Despite the fact that autobiographical remembering often occurs in social groups (e.g. partners, friends, family members) and it is one of the most common ways to create, maintain and negotiate human relationships, it is important to acknowledge that it is sometimes an activity that individuals perform in private, in which case occurs at an intra-individual level (Sutton, 2008: 40).  
[Andy Warhol, Dance Diagram (Tango), 1962 Source: Proyectando Leyendo]

However, even at an intra-individual level autobiographical remembering seems to be driven by embodied cognitive mechanisms.  Several studies on autobiographical memory and embodied cognition (Glenberg, 1997; Rubin, 2006) have claimed that individual representations of past experiences are formed by the interplay of multimodal components merging the coordination of kinesthetic, visual, auditory, haptic, spatial, affective and linguistic memory traces. Thus, the reconstruction of a memory ‘involves simulating its multimodal components together’ (Barsalou, 2008: 623). These claims are completely in accordance with the fact that the personal experiences on which these autobiographical memories are based are always situated in spatiotemporally localized events embedded in social and material environments in which mechanisms of sensory processing and motor control play a central role. Dijkstra, Kaschak and Zwaan (2007) have found empirical evidence regarding the ways in which the position of the body influences the recall of autobiographical memories. They argue that autobiographical memories ‘seem easier to access if the body position is similar to the one in the original experience’ (Dijkstra, Kaschak & Zwaan, 2007: 146), that is, there would be a clear congruency effect facilitating the reconstruction of autobiographical memories.  
These findings suggest that the body posture in which the experience was acquired is contained in the multimodal memory trace of the experience that is stored in the brain. Thus, it provides clear evidence concerning the multidimensional nature of memory traces.
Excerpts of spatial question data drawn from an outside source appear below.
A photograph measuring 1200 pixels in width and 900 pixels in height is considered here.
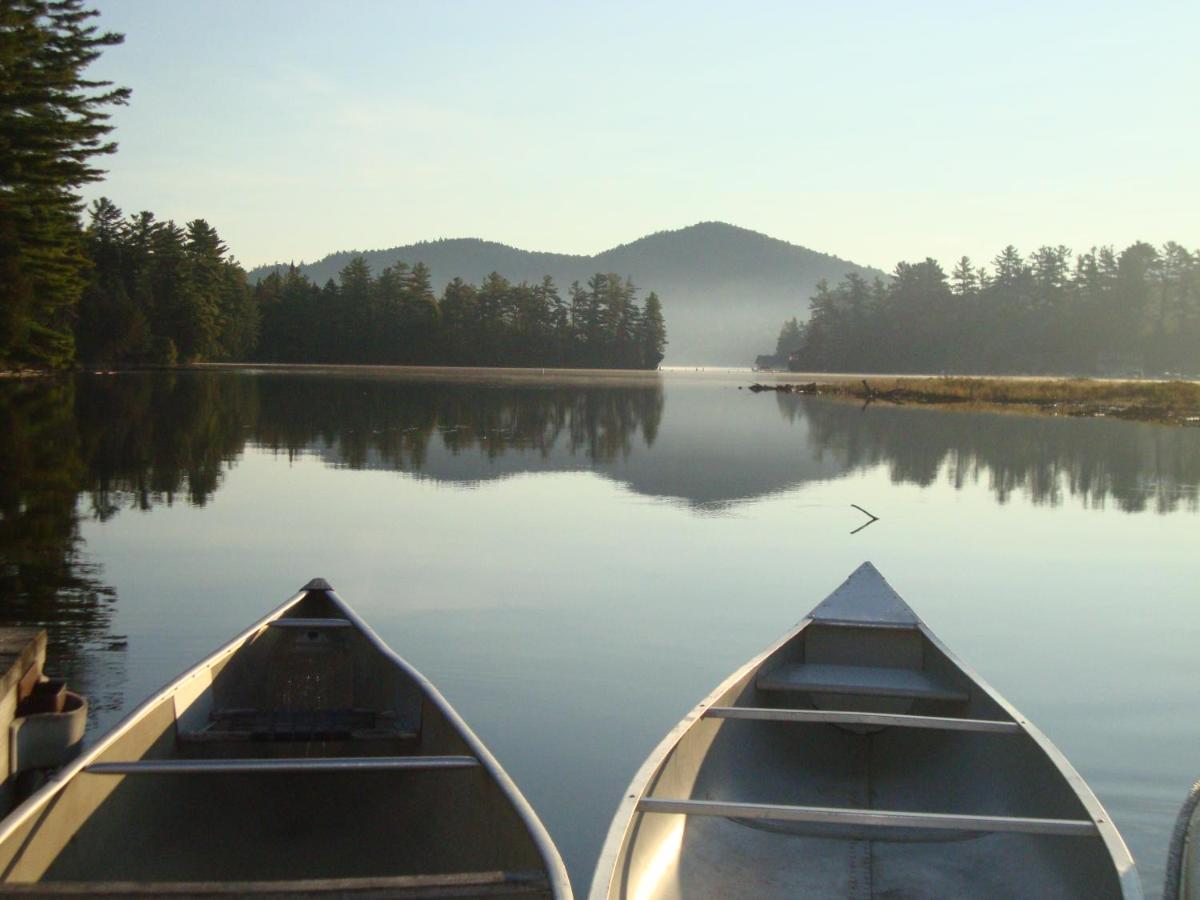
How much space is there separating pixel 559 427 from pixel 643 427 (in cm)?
383

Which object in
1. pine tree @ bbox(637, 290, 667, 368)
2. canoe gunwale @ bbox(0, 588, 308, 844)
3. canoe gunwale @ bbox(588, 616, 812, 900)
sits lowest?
canoe gunwale @ bbox(588, 616, 812, 900)

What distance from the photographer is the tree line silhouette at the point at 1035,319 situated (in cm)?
15375

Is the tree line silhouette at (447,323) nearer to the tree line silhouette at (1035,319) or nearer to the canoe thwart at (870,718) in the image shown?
the tree line silhouette at (1035,319)

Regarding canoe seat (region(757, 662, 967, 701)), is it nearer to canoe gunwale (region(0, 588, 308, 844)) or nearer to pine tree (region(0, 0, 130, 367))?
canoe gunwale (region(0, 588, 308, 844))

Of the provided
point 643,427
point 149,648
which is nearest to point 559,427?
point 643,427

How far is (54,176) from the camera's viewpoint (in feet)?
180

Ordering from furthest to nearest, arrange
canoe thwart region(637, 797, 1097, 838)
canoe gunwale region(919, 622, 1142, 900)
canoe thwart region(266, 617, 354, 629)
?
1. canoe thwart region(266, 617, 354, 629)
2. canoe thwart region(637, 797, 1097, 838)
3. canoe gunwale region(919, 622, 1142, 900)

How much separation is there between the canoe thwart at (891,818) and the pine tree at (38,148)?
2069 inches

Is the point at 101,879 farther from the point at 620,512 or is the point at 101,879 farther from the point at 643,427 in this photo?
the point at 643,427

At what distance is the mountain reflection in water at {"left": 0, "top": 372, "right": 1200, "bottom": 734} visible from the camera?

This has led the authors to claim that there would be fewer requirements for processing resources when there is a compatibility of conditions of embodiment and autobiographical memory-related cognitive tasks.  In another related study, Casasanto and Dijkstra (2010) have shown that motor actions also play an important role in remembering emotional experiences. Their investigation indicates that the participants of their study remember more positive autobiographical memories as the result of moving marbles upwards compared to what occurs when they move them downwards. Their analysis shows that as the participants move the marbles downwards they begin to remember more negative experiences (Casasanto & Dijkstra, 2010: 182).

Barsalou, L.W. (2008). Grounded cognition. Annual Review of Psychology 59, 617-645.
Casasanto, D., & Dijkstra, K. (2010). Motor Action and Emotional Memory. Cognition 115(1), 179-185. 
Dijkstra, K., Kaschak, M.P. & Zwaan, R.A. (2007). Body posture facilitates retrieval of autobiographical memories. Cognition 102, 139-149.
Glenberg, A. M. (1997). What memory is for. Behavioral and Brain Sciences 20 (1), 1-55.
Rubin, D. C. (2006). The Basic-Systems Model of Episodic Memory. Perspectives on Psychological Science 1, 277-311.
Sutton, J. (2008). Between individual and collective memory: interaction, coordination, distribution. Social Research 75, 23-48.